Erlang Factory
Erlang-Factory is over and it was great. I’m so happy to see the many project and community leaders coming together to introduce their projects and get involved with each other’s work. There were 6 tracks throughout the 2 day conference that included “Erlang Case Studies”, “Test-Driven Development”, “Enterprise Integration”, “Cool Applications and Features”, “Give me a break from Erlang” and “Erlang and the Web”. My own presentation about test driven development in Erlang went quite well — I’ll post a link to the video once it’s up.
On day one keynotes by Robert Virding and Ezra Zygmuntowicz opened up the conference with the idea that there isn’t a one true way to work on your projects with Erlang. Robert’s talk on the why and how Erlang was designed the way it was, was really interesting.

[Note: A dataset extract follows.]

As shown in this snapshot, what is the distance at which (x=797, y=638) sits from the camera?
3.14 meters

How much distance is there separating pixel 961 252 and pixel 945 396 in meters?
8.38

Ezra’s talk about blending Ruby and Erlang gave some insight as to how Erlang can play very nicely with and compliment web languages like Ruby.
On day one, I went to these talks:
- EUnit How to: Tips, Tricks and News by Richard Carlsson
- Integrating OS package management and Erlang by Paul Mineiro
- Mixing Erlang and Ruby with Erlectricity by Tom Preston-Werner
- Test-Driven Development with Erlang by myself
Day one ended with the Birds of a Feather Sessions followed by an Erlounge at the Palo Alto Gordon Biersch but I couldn’t attend.

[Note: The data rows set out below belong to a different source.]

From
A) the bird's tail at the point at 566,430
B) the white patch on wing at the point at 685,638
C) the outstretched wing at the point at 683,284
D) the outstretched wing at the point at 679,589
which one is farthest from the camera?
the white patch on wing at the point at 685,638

The day two keynotes where by Damien Katz and Ulf Wiger, both were really really good. Damien’s talk shifted and instead of talking about the technical traits of couchdb, he gave a telling and personal story about what its like to put it all on the line to do something you enjoy. His presentation was different because it told the story about how things were kind of crappy before he became “that guy working on the stuff he enjoyed.” It was inspirational.

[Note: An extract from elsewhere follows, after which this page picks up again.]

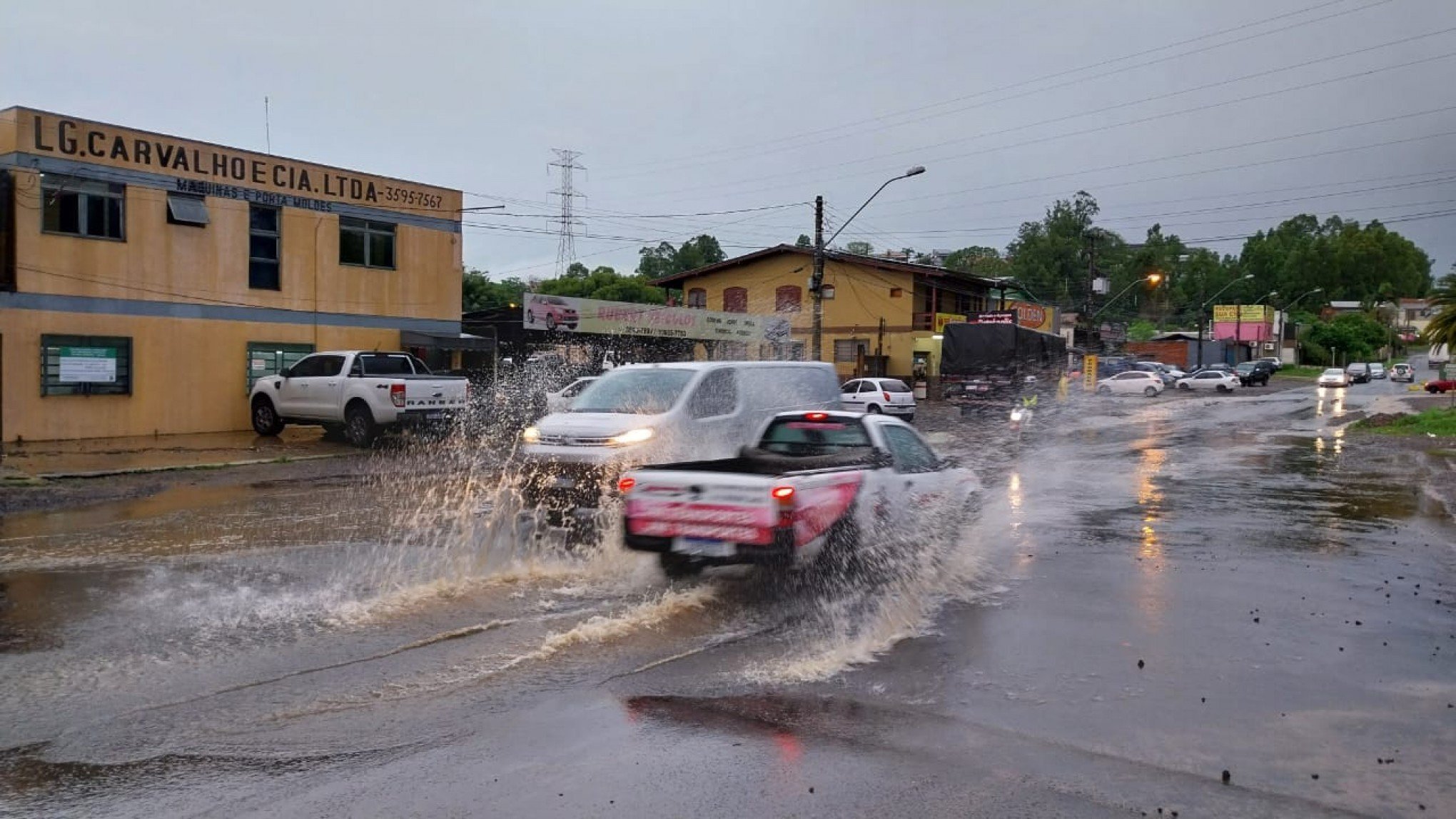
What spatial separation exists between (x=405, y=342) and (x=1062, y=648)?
23.0 metres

On day two, I went to these talks:
- CouchDB from 10,000 feet – An introduction to CouchDB by Jan Lehnardt
- CouchDB Apps by Chris Anderson
- Everything you wanted to know about Dynomite but was affraid to ask by Cliff Moon
- CouchDB Case Studies by Tim Dysinger and Nitin Borwankar
The closing session for day two was really about reaching out to the users, enthusiasts and developers out in the wild to see what they were interested in and wanted. Things like unified package management and better documentation came up.
All of the material from my presentation can be found in my erlang-factory repository on GitHub.